A biochemist at the University of California, Santa Cruz, is challenging decades of Alzheimer’s disease research, suggesting a previously overlooked peptide, P3, may be a key contributor to the disease’s progression. The findings could explain why current Alzheimer’s treatments, largely focused on amyloid beta (Aβ), have shown limited success.
Jevgenij Raskatov, a professor at UC Santa Cruz, argues that P3, sometimes referred to as “Amyloid α,” forms toxic clumps as readily as, and potentially even faster than, Aβ. His research, published in the journal ChemBioChem, indicates P3 may similarly interact with Aβ, influencing its accumulation and toxicity. “The P3 peptide is, most likely, not the innocent bystander it was commonly thought to be,” Raskatov said. “There’s still more research to be done. But this could turn Alzheimer’s research on its head.”
Alzheimer’s disease affects approximately 35 million people worldwide and carries an annual cost exceeding $800 billion, with projections estimating a doubling of cases by 2050. Despite over 400 clinical trials, the majority targeting Aβ, have largely failed or yielded only modest results, often accompanied by serious side effects like cerebral hemorrhages and strokes. Current treatments, including cholinesterase inhibitors and NMDA receptor antagonists, primarily address symptoms rather than halting disease progression. More recently approved antibody therapies, such as Lecanemab, aim to clear Aβ from the brain, but have demonstrated limited efficacy to date.
The prevailing theory in Alzheimer’s research centers on Aβ, a peptide created when the Amyloid Precursor Protein (APP) is cleaved by β-secretase and γ-secretase. Aβ peptides of 40 and 42 amino acids—Aβ40 and Aβ42—have been the primary therapeutic targets, with Aβ42 considered particularly toxic due to its propensity to aggregate. However, Raskatov’s operate focuses on the alternative processing pathway of APP, where α-secretase and γ-secretase produce the P3 peptide.
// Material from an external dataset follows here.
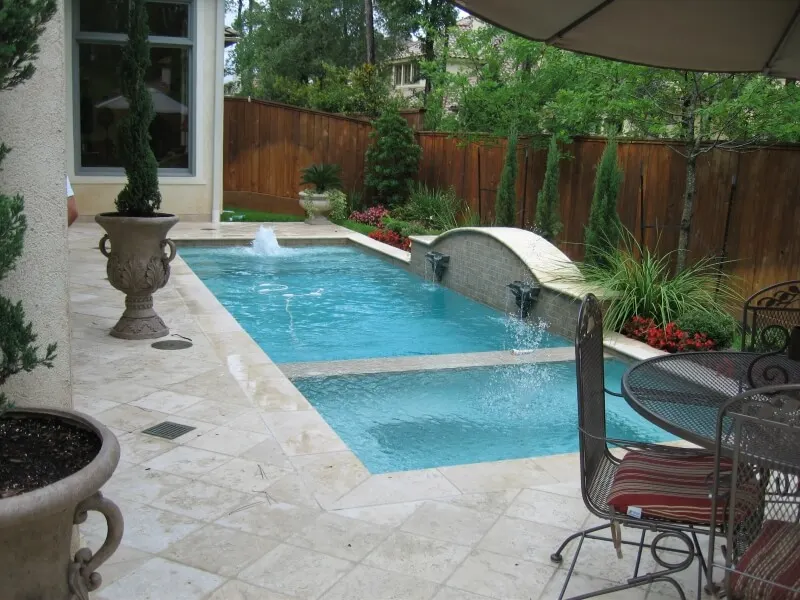Custom geometric luxury backyard pool with water features and spa in Woodlands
Previous research incorrectly assumed P3 was non-toxic and water-soluble, dismissing its potential role in the disease.
Raskatov’s lab demonstrated over the past five years that P3 is capable of forming amyloid deposits at a rate comparable to Aβ, and is potentially toxic to neurons, albeit to a lesser extent than Aβ. These findings have been independently validated by a research team in the UK, and other labs are beginning to investigate the interplay between Aβ and P3.
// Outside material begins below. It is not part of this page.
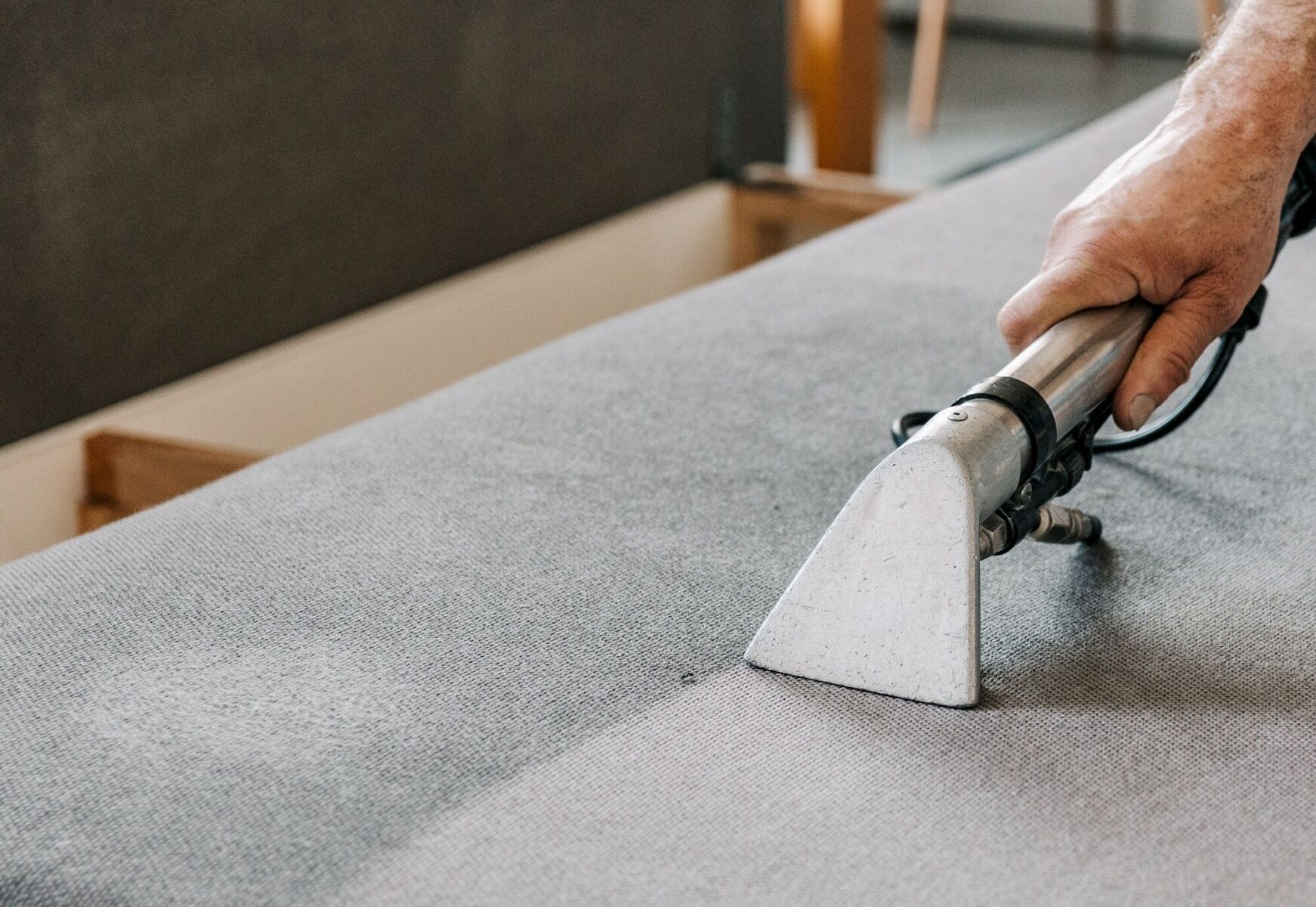 Professional cleaning service deep cleaning sofa at home.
David Teplow, an emeritus professor of neurology at UCLA and a leading Alzheimer’s researcher, acknowledged the significance of Raskatov’s work. “This reevaluation has far-reaching consequences for both basic science and clinical research into the causes and treatment of Alzheimer’s disease,” Teplow said in an independent assessment.
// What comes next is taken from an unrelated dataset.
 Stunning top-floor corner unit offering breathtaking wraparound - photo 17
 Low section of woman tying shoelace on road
Raskatov discovered discrepancies in published research, finding at least four peer-reviewed articles citing his lab’s work as evidence that P3 is harmless and does not form amyloid deposits—a direct contradiction of his findings. “This is exactly the opposite of what we have actually shown,” he said. “We remain in the dark on how this sort of grand confusion may have come about. Clearly, there is more work ahead of us.”